#### TO DO
Please print every line of the records below word for word, leaving out the pictures.

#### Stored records
— BEGIN —

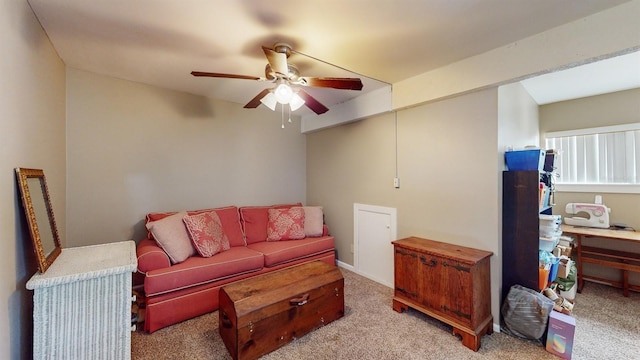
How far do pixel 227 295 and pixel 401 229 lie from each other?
1972mm

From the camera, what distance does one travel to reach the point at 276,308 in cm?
193

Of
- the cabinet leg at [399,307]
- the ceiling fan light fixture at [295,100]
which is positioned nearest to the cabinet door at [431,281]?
the cabinet leg at [399,307]

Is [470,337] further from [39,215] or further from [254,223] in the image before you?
[39,215]

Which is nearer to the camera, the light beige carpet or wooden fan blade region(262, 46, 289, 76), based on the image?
wooden fan blade region(262, 46, 289, 76)

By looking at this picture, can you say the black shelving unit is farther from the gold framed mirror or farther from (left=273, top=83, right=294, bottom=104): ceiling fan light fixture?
the gold framed mirror

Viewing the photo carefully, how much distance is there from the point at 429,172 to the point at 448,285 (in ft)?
3.65

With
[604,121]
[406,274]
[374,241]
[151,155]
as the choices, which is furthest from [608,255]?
[151,155]

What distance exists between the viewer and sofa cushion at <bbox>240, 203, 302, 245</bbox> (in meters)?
3.35

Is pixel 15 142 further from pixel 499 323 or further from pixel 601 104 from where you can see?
pixel 601 104

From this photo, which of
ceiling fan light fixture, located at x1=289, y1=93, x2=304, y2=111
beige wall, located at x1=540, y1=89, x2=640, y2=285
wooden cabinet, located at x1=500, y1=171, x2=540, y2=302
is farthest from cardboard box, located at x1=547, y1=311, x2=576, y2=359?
ceiling fan light fixture, located at x1=289, y1=93, x2=304, y2=111

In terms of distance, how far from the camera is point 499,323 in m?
2.19

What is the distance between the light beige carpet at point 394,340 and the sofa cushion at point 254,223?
1.09 meters

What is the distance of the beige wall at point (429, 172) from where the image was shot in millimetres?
2236

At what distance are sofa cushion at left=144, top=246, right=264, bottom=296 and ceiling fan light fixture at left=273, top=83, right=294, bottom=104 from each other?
1684 mm
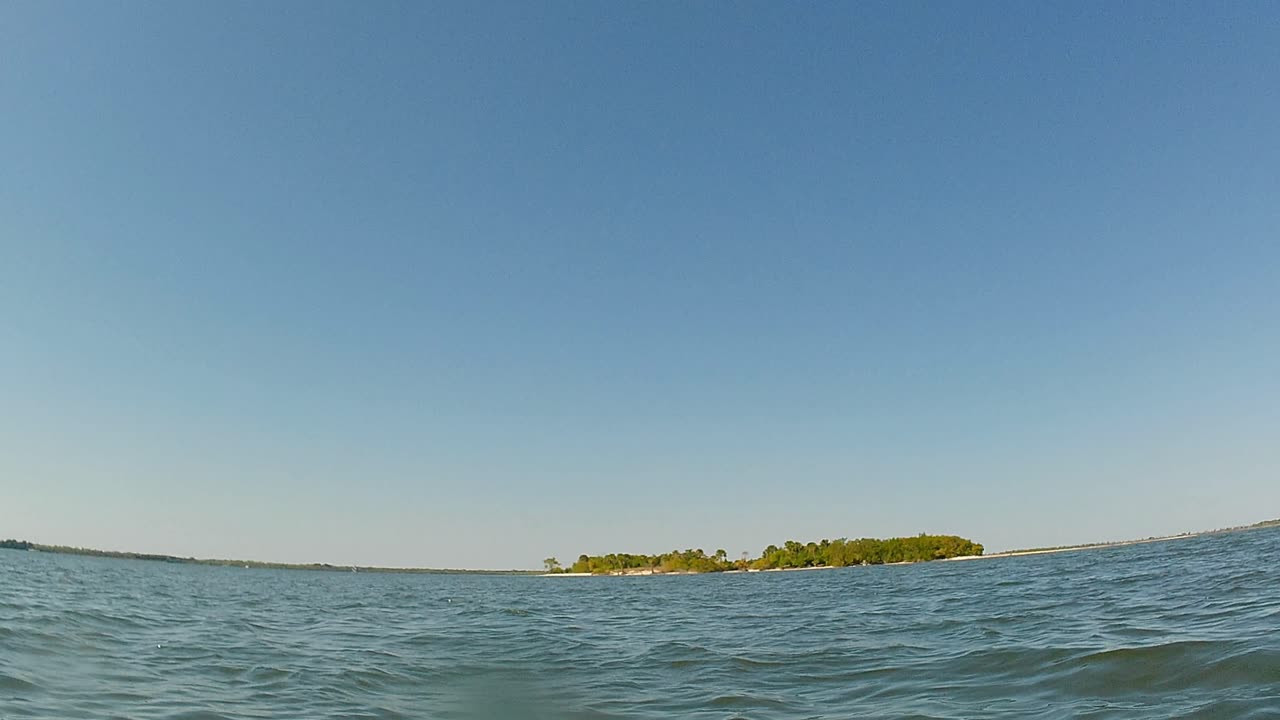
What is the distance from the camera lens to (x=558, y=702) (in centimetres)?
968

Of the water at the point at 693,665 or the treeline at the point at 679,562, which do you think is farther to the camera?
the treeline at the point at 679,562

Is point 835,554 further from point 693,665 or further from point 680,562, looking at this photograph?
point 693,665

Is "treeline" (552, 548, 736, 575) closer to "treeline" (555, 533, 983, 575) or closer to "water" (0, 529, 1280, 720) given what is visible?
"treeline" (555, 533, 983, 575)

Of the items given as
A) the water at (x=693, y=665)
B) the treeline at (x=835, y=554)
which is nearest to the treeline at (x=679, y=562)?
the treeline at (x=835, y=554)

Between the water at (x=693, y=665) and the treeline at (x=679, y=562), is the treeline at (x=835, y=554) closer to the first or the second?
the treeline at (x=679, y=562)

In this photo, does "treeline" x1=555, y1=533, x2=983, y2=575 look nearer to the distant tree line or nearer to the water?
the distant tree line

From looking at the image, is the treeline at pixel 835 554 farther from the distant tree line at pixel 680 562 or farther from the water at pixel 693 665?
the water at pixel 693 665

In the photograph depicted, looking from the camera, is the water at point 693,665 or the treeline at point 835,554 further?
the treeline at point 835,554

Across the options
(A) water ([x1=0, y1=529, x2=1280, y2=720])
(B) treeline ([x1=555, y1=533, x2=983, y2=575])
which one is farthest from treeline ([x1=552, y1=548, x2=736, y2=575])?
(A) water ([x1=0, y1=529, x2=1280, y2=720])

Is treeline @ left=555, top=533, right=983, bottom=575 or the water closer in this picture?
the water

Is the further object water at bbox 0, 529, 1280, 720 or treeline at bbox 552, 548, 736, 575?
treeline at bbox 552, 548, 736, 575

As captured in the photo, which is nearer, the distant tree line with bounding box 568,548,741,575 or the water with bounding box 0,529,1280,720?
the water with bounding box 0,529,1280,720

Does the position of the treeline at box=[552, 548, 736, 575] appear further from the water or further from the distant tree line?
the water

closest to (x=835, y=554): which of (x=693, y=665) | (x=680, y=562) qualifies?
(x=680, y=562)
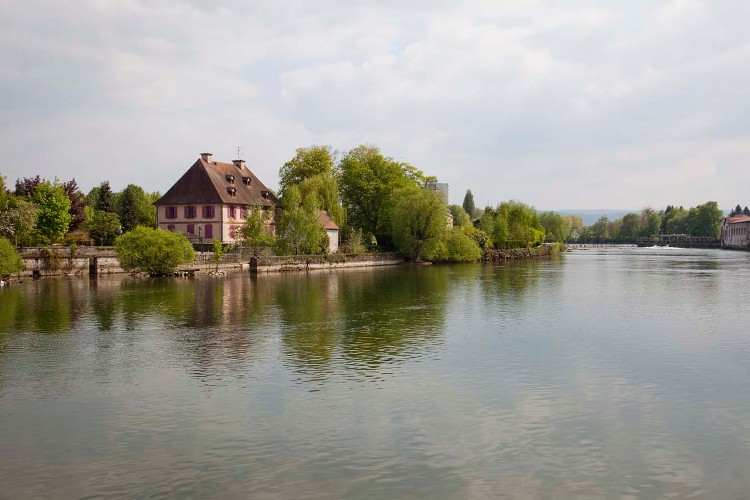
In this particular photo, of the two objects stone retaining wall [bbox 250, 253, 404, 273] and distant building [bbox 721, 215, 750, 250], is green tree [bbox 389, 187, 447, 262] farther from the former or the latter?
distant building [bbox 721, 215, 750, 250]

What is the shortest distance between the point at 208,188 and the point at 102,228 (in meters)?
13.7

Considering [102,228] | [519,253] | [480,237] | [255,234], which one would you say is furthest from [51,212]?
[519,253]

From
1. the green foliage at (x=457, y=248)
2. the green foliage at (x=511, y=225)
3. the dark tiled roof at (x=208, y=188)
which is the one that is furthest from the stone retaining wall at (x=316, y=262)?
the green foliage at (x=511, y=225)

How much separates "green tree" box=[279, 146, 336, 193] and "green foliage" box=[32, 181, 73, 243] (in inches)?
1189

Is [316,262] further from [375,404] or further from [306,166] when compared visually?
[375,404]

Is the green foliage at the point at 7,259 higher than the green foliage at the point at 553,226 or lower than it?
lower

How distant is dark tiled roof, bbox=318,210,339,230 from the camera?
78.9m

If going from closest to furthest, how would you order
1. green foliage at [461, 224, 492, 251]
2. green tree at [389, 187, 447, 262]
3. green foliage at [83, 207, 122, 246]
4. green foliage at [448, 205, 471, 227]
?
green foliage at [83, 207, 122, 246] → green tree at [389, 187, 447, 262] → green foliage at [461, 224, 492, 251] → green foliage at [448, 205, 471, 227]

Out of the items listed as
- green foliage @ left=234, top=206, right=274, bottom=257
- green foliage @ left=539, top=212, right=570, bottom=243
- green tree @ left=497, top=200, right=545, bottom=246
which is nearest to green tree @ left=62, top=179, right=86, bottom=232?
green foliage @ left=234, top=206, right=274, bottom=257

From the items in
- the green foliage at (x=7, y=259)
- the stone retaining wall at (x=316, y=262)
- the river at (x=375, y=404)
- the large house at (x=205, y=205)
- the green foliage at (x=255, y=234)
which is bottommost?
the river at (x=375, y=404)

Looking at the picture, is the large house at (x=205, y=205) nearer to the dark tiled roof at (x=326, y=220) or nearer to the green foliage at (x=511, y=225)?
the dark tiled roof at (x=326, y=220)

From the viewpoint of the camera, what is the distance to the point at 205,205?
246ft

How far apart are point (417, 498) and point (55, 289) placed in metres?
43.6

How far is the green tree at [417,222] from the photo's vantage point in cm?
8375
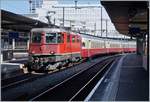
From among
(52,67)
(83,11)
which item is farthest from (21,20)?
(83,11)

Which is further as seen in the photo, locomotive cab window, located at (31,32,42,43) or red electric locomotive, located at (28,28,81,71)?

— END —

#### RESPONSE BELOW
How far do pixel 227 295 and pixel 401 229 lie from each other?
1972mm

From the camera, what distance does one travel to reach the point at 276,308 in cm?
193

Of
- the cabinet leg at [399,307]
- the ceiling fan light fixture at [295,100]
which is positioned nearest to the cabinet door at [431,281]?
the cabinet leg at [399,307]

Is [470,337] further from [39,215] or further from [254,223] in the image before you?
[39,215]

Which is nearer to the camera, the light beige carpet or wooden fan blade region(262, 46, 289, 76), based on the image?
wooden fan blade region(262, 46, 289, 76)

By looking at this picture, can you say the black shelving unit is farther from the gold framed mirror or farther from (left=273, top=83, right=294, bottom=104): ceiling fan light fixture?
the gold framed mirror

Viewing the photo carefully, how much distance is there from the point at 429,172 to the point at 448,285 (in ft)?
3.65

With
[604,121]
[406,274]
[374,241]
[151,155]
as the choices, which is furthest from [608,255]?
[151,155]

What distance exists between the viewer and sofa cushion at <bbox>240, 203, 302, 245</bbox> (in meters)?
3.35

Is pixel 15 142 further from pixel 499 323 or further from pixel 601 104 from where you can see?
pixel 601 104

From this photo, which of
ceiling fan light fixture, located at x1=289, y1=93, x2=304, y2=111
beige wall, located at x1=540, y1=89, x2=640, y2=285
wooden cabinet, located at x1=500, y1=171, x2=540, y2=302
is farthest from cardboard box, located at x1=547, y1=311, x2=576, y2=359?
ceiling fan light fixture, located at x1=289, y1=93, x2=304, y2=111

In terms of distance, how far from the camera is point 499,323 in m?
2.19

What is the distance between the light beige carpet at point 394,340 and the sofa cushion at point 254,223?
1.09 meters

What is the distance of the beige wall at point (429, 172) from where the image was shot in millimetres?
2236

At what distance are sofa cushion at left=144, top=246, right=264, bottom=296 and ceiling fan light fixture at left=273, top=83, right=294, bottom=104 from each other?
1684 mm
What is the distance from the camera lens to (x=558, y=702) (in centimetres)?
968

Of the water at the point at 693,665 or the treeline at the point at 679,562, which do you think is farther to the camera?
the treeline at the point at 679,562

Is point 835,554 further from point 693,665 or further from point 680,562, looking at this photograph?
point 693,665

Is "treeline" (552, 548, 736, 575) closer to "treeline" (555, 533, 983, 575) or closer to "water" (0, 529, 1280, 720) given what is visible?
"treeline" (555, 533, 983, 575)

Of the items given as
A) the water at (x=693, y=665)
B) the treeline at (x=835, y=554)
which is nearest to the treeline at (x=679, y=562)?
the treeline at (x=835, y=554)

Between the water at (x=693, y=665) and the treeline at (x=679, y=562), is the treeline at (x=835, y=554) closer to the first or the second?
the treeline at (x=679, y=562)

In this photo, does "treeline" x1=555, y1=533, x2=983, y2=575 look nearer to the distant tree line or nearer to the water?
the distant tree line

From looking at the image, is the treeline at pixel 835 554 farther from the distant tree line at pixel 680 562 or farther from the water at pixel 693 665?
the water at pixel 693 665

In the photograph depicted, looking from the camera, is the water at point 693,665 or the treeline at point 835,554 further?
the treeline at point 835,554

Across the options
(A) water ([x1=0, y1=529, x2=1280, y2=720])
(B) treeline ([x1=555, y1=533, x2=983, y2=575])
which one is farthest from treeline ([x1=552, y1=548, x2=736, y2=575])?
(A) water ([x1=0, y1=529, x2=1280, y2=720])

Is treeline @ left=555, top=533, right=983, bottom=575 or the water closer in this picture?
the water

Is the further object water at bbox 0, 529, 1280, 720 or treeline at bbox 552, 548, 736, 575?
treeline at bbox 552, 548, 736, 575

As captured in the photo, which is nearer, the distant tree line with bounding box 568,548,741,575 or the water with bounding box 0,529,1280,720?
the water with bounding box 0,529,1280,720

Does the position of the treeline at box=[552, 548, 736, 575] appear further from the water or further from the distant tree line?
the water

closest to (x=835, y=554): which of (x=693, y=665) | (x=680, y=562) qualifies?
(x=680, y=562)
In this particular photo, of the two objects stone retaining wall [bbox 250, 253, 404, 273] and distant building [bbox 721, 215, 750, 250], is green tree [bbox 389, 187, 447, 262] farther from the former or the latter?
distant building [bbox 721, 215, 750, 250]

What is the shortest distance between the point at 208,188 and the point at 102,228 (in meters)?
13.7

Considering [102,228] | [519,253] | [480,237] | [255,234], which one would you say is furthest from [51,212]?
[519,253]

From
1. the green foliage at (x=457, y=248)
2. the green foliage at (x=511, y=225)
3. the dark tiled roof at (x=208, y=188)
which is the one that is furthest from the stone retaining wall at (x=316, y=262)?
the green foliage at (x=511, y=225)

How much separates "green tree" box=[279, 146, 336, 193] and "green foliage" box=[32, 181, 73, 243] (in inches)?
1189

Is [316,262] further from [375,404] or further from [306,166] when compared visually?
[375,404]

Is the green foliage at the point at 7,259 higher than the green foliage at the point at 553,226 or lower than it?
lower

How distant is dark tiled roof, bbox=318,210,339,230 from the camera?
78.9m

If going from closest to furthest, how would you order
1. green foliage at [461, 224, 492, 251]
2. green tree at [389, 187, 447, 262]
3. green foliage at [83, 207, 122, 246]
4. green foliage at [448, 205, 471, 227]
?
green foliage at [83, 207, 122, 246] → green tree at [389, 187, 447, 262] → green foliage at [461, 224, 492, 251] → green foliage at [448, 205, 471, 227]

Out of the items listed as
- green foliage @ left=234, top=206, right=274, bottom=257
- green foliage @ left=539, top=212, right=570, bottom=243
- green tree @ left=497, top=200, right=545, bottom=246
which is nearest to green tree @ left=62, top=179, right=86, bottom=232?
green foliage @ left=234, top=206, right=274, bottom=257

From the items in
- the green foliage at (x=7, y=259)
- the stone retaining wall at (x=316, y=262)
- the river at (x=375, y=404)
- the large house at (x=205, y=205)
- the green foliage at (x=255, y=234)
which is bottommost?
the river at (x=375, y=404)

Looking at the picture, is the large house at (x=205, y=205) nearer to the dark tiled roof at (x=326, y=220) or nearer to the green foliage at (x=511, y=225)?
the dark tiled roof at (x=326, y=220)

From the viewpoint of the camera, what is the distance to the point at 205,205?
246ft

How far apart are point (417, 498) and point (55, 289) placed in metres?
43.6

How far is the green tree at [417,222] from the photo's vantage point in cm?
8375
From among
(52,67)
(83,11)
which item is farthest from (21,20)?
(83,11)

Which is further as seen in the photo, locomotive cab window, located at (31,32,42,43) or red electric locomotive, located at (28,28,81,71)?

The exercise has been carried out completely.